Alat untuk membuat sulam pita terdiri dari :
Jarum sulam pita
Jarum yang digunakan kali ini terbagi dua yaitu jarum yang digunakan untuk menyulam benang dan jarum yang diugnakan untuk menyulam pita.
Pembidang/Ram
Pembidang adalah alat yang dipakai untuk menbentangkan kain. Kain yang dibentangkan dalam pembidang akan menjadi kaku sehingga memudahkan dalam proses penyulaman.
Kertas Karbon
Kertas karbon digunakan untuk menjiplak motif yang ingin dibuat. Gambar yang disalin ke kain dengan media kertas karbon tidak akan cepat hilang atau terhapus.
Gunting
Gunting duganakan untuk memotong kain dan benang yang dibutuhkan dalam proses penyulaman.
Berikut Bahan yang dibutuhkan dalam penyulaman:
Pita
Pita merupakan bahan dasar dalam menyulam. Pita tersedia dalam berbagai variasi berdasarkan jenis dan ukurannya.
Benang Sulam
Benang sulam di pergunakan untuk membuat batang dan tangkai daun agar terkesan rapi dan cantik. Benang dari wol, linen dan sutra adalah bahan yang paling umum digunakan dalam menyulam.
Kain
Kain terbagi menjadi tiga, yaitu serat alam, serat sintetis, dan gabungan keduanya. Pada dasarnya semua jenis kain dapat digunakan.
Pensil
Pensil biasa ini berguna untuk menjiplak motif pada kain.
Kertas
Digunakan untuk membuat motif atau pola yang akan diciplakkan pada kain atau bahan. Untuk pola atau motif yang berulang, gunakan kertas yang tidak mudah sobek, misalnya kertas Samson.
Namun seiring berjalannya waktu bahan-bahan yang digunakan untuk menyulam semakin bervariasi seperti dari katun dan rayon serta dengan cara-cara menyulam yang semakin moderen pula.
Cara menyulam / teknik tusukan menyulam
Pada dasarnya, teknik menyulam sangatlah sederhana. Kain yang akan disulam diberi gambar atau motif dasar yang akan menjadi acuan dasar penyulaman dengan menggunakan teknik-teknik tusuk tertentu.

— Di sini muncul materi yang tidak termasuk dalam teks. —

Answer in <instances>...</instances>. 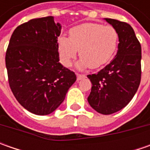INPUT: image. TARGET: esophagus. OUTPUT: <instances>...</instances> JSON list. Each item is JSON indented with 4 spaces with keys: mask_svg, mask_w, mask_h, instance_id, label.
Wrapping results in <instances>:
<instances>
[{
    "mask_svg": "<svg viewBox=\"0 0 150 150\" xmlns=\"http://www.w3.org/2000/svg\"><path fill=\"white\" fill-rule=\"evenodd\" d=\"M84 78H86L85 74H77V79L78 80H81V79H83Z\"/></svg>",
    "mask_w": 150,
    "mask_h": 150,
    "instance_id": "obj_1",
    "label": "esophagus"
}]
</instances>
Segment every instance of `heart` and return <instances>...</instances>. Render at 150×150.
<instances>
[{
  "label": "heart",
  "instance_id": "obj_1",
  "mask_svg": "<svg viewBox=\"0 0 150 150\" xmlns=\"http://www.w3.org/2000/svg\"><path fill=\"white\" fill-rule=\"evenodd\" d=\"M58 52L63 65L70 67L79 51L78 67L97 68L113 57L118 45V33L112 26L83 23L70 31V37L58 38Z\"/></svg>",
  "mask_w": 150,
  "mask_h": 150
}]
</instances>
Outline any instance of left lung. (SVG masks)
Segmentation results:
<instances>
[{"label":"left lung","mask_w":150,"mask_h":150,"mask_svg":"<svg viewBox=\"0 0 150 150\" xmlns=\"http://www.w3.org/2000/svg\"><path fill=\"white\" fill-rule=\"evenodd\" d=\"M118 33L115 57L96 74L88 75L92 89L88 101L102 114H112L124 108L136 93L141 80V45L129 24L105 18Z\"/></svg>","instance_id":"8db88e82"}]
</instances>
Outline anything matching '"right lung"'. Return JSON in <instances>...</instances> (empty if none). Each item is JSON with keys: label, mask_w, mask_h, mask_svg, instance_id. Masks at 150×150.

Teknik-teknik tusuk sulam sangatlah bervariasi bahkan bisa sampai 50 macam tusuk. Mulai dari sulam dasar dari tusuk rantai, tusuk silang, tusuk jelujur, dan tusuk lainnya.
Berikut beberapa teknik tusuk yang sering digunakan dalam teknik menyulam diantaranya:
Tusuk mendatar
Seperti namanya, Teknik tusuk mendatar dilakukan dengan cara melakukan tusukan mendatar dan dibuat lurus. Teknik ini biasanya digunakan untuk mengisi pola yang masih kosong.

Tusuk Simpul
Teknik tusuk simpul dilakukan dengan cara menarik benang dari bagian bawah kain, Selanjutnya benang diputarkan dua kali pada batang jarum, lalu jarum kembali ditarik.
Teknik ini akan menghasilkan efek tekstur yang tegas pada permukaan kain.

Tusuk Rantai
Tusuk rantai juga dilakukan dengan menarik jarum dari bagian bawah kain. Selanjutnya, sisipkan kembali jarum ke arah semula sehingga jarum keluar diatas benang yang telah dilalui sebelumnya.

Tusuk Jelujur
Tusuk jelujur adalah teknik tusukan dengan hasil akhir garis putus-putus. Caranya sangat sederhana, yaitu dengan mejahit dari kanan ke kiri dengan ukuran dan jarak tusukan yang sama.

Tusuk Menyilang
Tusukan silang ini biasanya digunakan untuk membuat kruistik. Seperti namanya, tusukan ini dilakukan dengan cara menyilang.

Caranya juga sangat mudah yaitu dengan melakukan tusukan dengan arah miring dari kiri atas ke kanan bawah kemudian masukkan lagi jarum dari kiri bawah ke kanan atas.